< June 2023 newsletter


UPDATE ON MARINE COASTAL AREA CLAIMS UNDER MACAA

With so much going on, it’s easy to miss the progress of the claims made under the Marine and Coastal Area Act (Takutai Moana) 2011. But progressing they are. Currently case management conferences are being held in different parts of the country for those who have applied for recognition of customary marine title and rights via the High Court option. 

This is one of the two paths by which claimants can qualify for customary marine title (CMT) or protected customary rights (PCR). Either via the High Court or by a recognition agreement where claimants negotiate the Crown, assisted by the Office of Treaty Settlements. In these cases, the Minister of Treaty Negotiations acts as the Judge, awarding title to the coast without any right of appeal.

To see the High Court list of applications currently before the Court, please click HERE.

NZCPR has published the High Court maps showing the areas of the coastline that have been claimed under the Marine and Coastal Area Act. See here: https://www.nzcpr.com/marine-and-coastal-area-claim-maps/

Crown negotiations are occurring alongside the High Court process. To view applications for recognition of customary interests via the Crown, please click HERE. 

Meanwhile, we are still awaiting the outcome of the Court of Appeal hearing seeking to overturn a High Court decision – known as the Edwards case -  to grant multiple customary marine titles over a 44 km stretch of coastline near Opotiki. If this ruling stands it will set a precedent the around 580 yet-to-be determined claims, with the likely result that customary title to virtually the entire New Zealand coastline – right out to the 12 nautical mile edge of the Territorial Sea – will pass to claimant groups. 

At the time the National Government passed the Marine and Coastal Area Act the country was assured that only a handful of claims, and only those in remote areas, would be successful. This was because the criteria for gaining Customary Marine Title were thought to be stringent. For example, under section 58 of the Act claimants had to satisfy two tests:

  1. they had to “hold the specified area in accordance with tikanga” – where ‘tikanga’ was defined as “Māori customary values and practices”; and
  2. they had to have “exclusively used and occupied the area without substantial interruption from 1840 to the present day.”

However, the presiding judge in only the second application to be heard under the Act, and the first involving overlapping claims, took a liberal rather than a literal interpretation of the law. This resulted in granting six separate claimants protected customary rights and customary marine title over a 44 km stretch of coastline in the Bay of Plenty near Opotiki. Justice Churchman determined that since applicants had been found by the Court-appointed Māori cultural advisors to have held the claimed areas according to ‘tikanga’, this was sufficient for Customary Marine Titles to be awarded, thereby over-ruling any requirement to consider the second limb of the test – whether the area had been used and occupied ‘exclusively’ and continuously since 1840.

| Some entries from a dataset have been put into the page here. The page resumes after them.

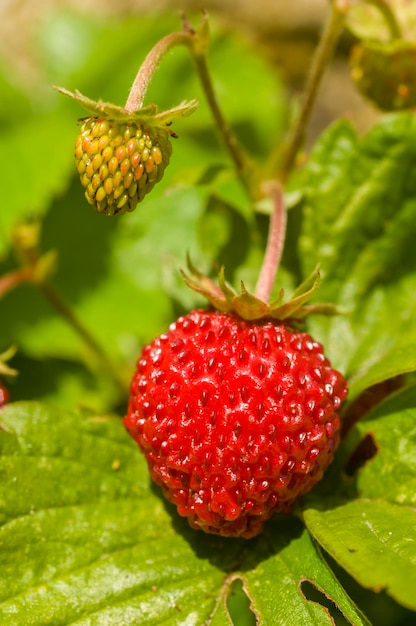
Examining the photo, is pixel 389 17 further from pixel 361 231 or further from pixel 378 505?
pixel 378 505

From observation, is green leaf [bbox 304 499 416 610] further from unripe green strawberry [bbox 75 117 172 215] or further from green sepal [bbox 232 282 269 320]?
unripe green strawberry [bbox 75 117 172 215]

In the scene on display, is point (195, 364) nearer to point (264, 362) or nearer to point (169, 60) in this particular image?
point (264, 362)

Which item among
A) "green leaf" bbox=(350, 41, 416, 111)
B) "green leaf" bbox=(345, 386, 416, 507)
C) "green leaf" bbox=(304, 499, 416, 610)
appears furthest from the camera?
"green leaf" bbox=(350, 41, 416, 111)

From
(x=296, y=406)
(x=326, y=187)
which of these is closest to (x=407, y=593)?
(x=296, y=406)

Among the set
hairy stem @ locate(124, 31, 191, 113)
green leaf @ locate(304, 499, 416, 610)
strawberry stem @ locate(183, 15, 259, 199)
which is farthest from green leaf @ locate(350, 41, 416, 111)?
green leaf @ locate(304, 499, 416, 610)

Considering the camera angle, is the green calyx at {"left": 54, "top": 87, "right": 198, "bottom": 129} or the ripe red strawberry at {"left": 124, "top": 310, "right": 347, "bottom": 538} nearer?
the green calyx at {"left": 54, "top": 87, "right": 198, "bottom": 129}

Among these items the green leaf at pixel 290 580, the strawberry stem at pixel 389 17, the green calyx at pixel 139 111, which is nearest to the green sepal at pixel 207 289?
the green calyx at pixel 139 111

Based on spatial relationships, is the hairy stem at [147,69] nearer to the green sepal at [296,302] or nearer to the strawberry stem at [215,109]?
the strawberry stem at [215,109]

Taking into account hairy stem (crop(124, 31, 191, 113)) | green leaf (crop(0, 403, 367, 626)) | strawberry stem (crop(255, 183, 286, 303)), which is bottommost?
green leaf (crop(0, 403, 367, 626))

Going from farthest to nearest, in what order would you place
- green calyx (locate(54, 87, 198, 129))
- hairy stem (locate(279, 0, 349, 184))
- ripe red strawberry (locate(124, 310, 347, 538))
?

By elevating the status of tikanga above other requirements in the Act, ‘tikanga’ became the critical focus. The overlapping claims, which are inconsistent with the concept of ‘exclusive use and occupation’, were expected to be ruled out, as were claims for areas where third-party use resulted in ‘substantial interruption’. However, despite being contrary to what Parliament intended - that claimants prove they have exclusively used and occupied the foreshore and seabed since 1840 without substantial interruption - instead of ruling out overlapping claims for failing to meet this criteria, Justice Churchman created ‘shared exclusivity’ to accommodate them all.

The Crown considered lodging an appeal against this decision but decided not to. Instead, the Attorney-General applied to appear as an intervenor to assist the court. Lodging an appeal in the public interest was left to a private group - the Landowners’ Coalition. 

Government ups its help to claimants

While no financial assistance is available for anyone wanting to oppose any of these claims - or to appeal decisions - the government originally offered funding of up to $458,000 for applicants to prepare their case.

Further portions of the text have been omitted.